Last weekend marked the 17th edition of the winter lan party of Zanzilan which I help organize and had an attendance of around 70 participants.

Previous editions I've used Centos and Puppet for managing the gateway infrastructure and services running in LXC containers, of which you can find more information in my presentation.

The desire for evaluating pfSense came from the increased burden of having to maintain the Puppet code (3.7), availability of knowledgeable people to act in case something goes wrong should I be K.O. for some reason and difficulty to find time to prepare and test everything.

The main focus is delivering the service, not configuration management for the sake of configuration management.


What is pfSense?

pfSense is an open source BSD based Firewall/Router solution with a lot of advanced features adequate from a small lab environment to managing a huge enterprise network.
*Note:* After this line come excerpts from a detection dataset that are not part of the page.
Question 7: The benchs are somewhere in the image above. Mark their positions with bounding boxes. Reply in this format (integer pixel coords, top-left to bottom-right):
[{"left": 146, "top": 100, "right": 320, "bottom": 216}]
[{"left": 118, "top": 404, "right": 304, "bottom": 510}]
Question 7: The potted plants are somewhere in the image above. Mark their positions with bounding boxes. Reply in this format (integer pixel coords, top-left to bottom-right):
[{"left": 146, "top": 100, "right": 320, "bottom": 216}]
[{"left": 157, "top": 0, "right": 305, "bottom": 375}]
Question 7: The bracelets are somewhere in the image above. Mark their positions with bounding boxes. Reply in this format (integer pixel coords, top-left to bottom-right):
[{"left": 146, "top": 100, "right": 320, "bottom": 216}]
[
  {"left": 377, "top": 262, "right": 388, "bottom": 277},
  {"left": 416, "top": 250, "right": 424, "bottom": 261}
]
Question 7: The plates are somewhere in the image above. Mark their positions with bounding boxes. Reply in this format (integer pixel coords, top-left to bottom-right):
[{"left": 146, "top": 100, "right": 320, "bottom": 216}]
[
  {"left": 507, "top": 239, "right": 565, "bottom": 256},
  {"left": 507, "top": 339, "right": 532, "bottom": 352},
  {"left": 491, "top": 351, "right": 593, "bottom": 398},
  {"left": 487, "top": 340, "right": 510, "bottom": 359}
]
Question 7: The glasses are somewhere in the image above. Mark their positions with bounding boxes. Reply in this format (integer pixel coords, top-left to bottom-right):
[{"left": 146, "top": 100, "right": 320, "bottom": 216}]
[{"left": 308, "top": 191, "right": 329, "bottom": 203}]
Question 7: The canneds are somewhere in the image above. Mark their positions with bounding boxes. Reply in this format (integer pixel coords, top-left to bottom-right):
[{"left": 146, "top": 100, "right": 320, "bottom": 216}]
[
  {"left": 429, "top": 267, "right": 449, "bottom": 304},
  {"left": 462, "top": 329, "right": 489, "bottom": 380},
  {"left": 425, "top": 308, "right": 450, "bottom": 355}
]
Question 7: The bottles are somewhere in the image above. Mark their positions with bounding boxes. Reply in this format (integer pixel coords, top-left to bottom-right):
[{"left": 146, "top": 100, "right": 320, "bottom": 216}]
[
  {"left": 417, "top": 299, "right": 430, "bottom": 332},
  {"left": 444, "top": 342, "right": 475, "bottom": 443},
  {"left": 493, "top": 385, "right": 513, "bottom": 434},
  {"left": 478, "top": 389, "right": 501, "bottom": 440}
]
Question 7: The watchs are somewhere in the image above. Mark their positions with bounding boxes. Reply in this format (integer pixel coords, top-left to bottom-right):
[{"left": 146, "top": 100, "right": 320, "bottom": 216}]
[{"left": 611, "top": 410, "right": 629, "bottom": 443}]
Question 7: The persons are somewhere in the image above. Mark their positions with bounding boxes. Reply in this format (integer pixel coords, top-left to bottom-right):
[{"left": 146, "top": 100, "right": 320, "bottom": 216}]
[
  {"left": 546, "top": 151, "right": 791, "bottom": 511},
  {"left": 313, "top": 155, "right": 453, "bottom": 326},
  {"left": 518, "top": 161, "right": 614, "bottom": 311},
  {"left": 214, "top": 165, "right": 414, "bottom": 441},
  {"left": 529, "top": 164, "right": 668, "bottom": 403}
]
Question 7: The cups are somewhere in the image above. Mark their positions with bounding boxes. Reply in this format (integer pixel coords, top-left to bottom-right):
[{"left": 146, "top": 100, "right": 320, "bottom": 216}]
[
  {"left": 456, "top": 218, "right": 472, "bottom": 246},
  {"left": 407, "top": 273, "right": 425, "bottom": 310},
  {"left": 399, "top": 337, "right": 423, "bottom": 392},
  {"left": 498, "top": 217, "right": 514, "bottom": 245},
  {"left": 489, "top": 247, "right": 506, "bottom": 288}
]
In the context of the Lan party, these are the key features I was looking for:

  • Robust, easy to manage firewall rules
  • Multi-WAN support
  • VLANS
  • DNS Resolver
  • Traffic Shaping
  • Adequate monitoring
  • DHCP (with hostname registration in DNS)
  • Domain based blacklisting (Squid+SquidGuard)

pfSense is pretty much well established, although I feel the need to also mention its fork, OPNsense, as an alternative. From an superficial point of view both have pretty much the same capability (it is in fact, a fork), the biggest differences are mostly sugar coating (UI), the community and some philosophical differences which have led to the fork.


The Setup

                                           pfSense Gateway
             +-------------------------------------------+
             |                                           |
             |                   Lagg0                   |
             |         +-----------------------+         |
             |         |                       |         |
             |   +---+ | +---+   +---+   +---+ |         |
             +---+   +---+   +---+   +---+   +-----------+
WAN              +-+-+ | +---+   +---+   +---+ |
Down 500Mbps       |   |                       |
Up    40Mbps <-----+   +-----------+-----------+
                                   |
                 LAN_VLAN 20 +-----------+ 10 MGMT_VLAN
                                   |
                WIFI_VLAN 30 +-----+-----+  6 CATERING_VLAN

The current server in use has 4 network interfaces. One is used for the WAN, the other part is a LAGG so traffic can be aggregated to a switch (stack).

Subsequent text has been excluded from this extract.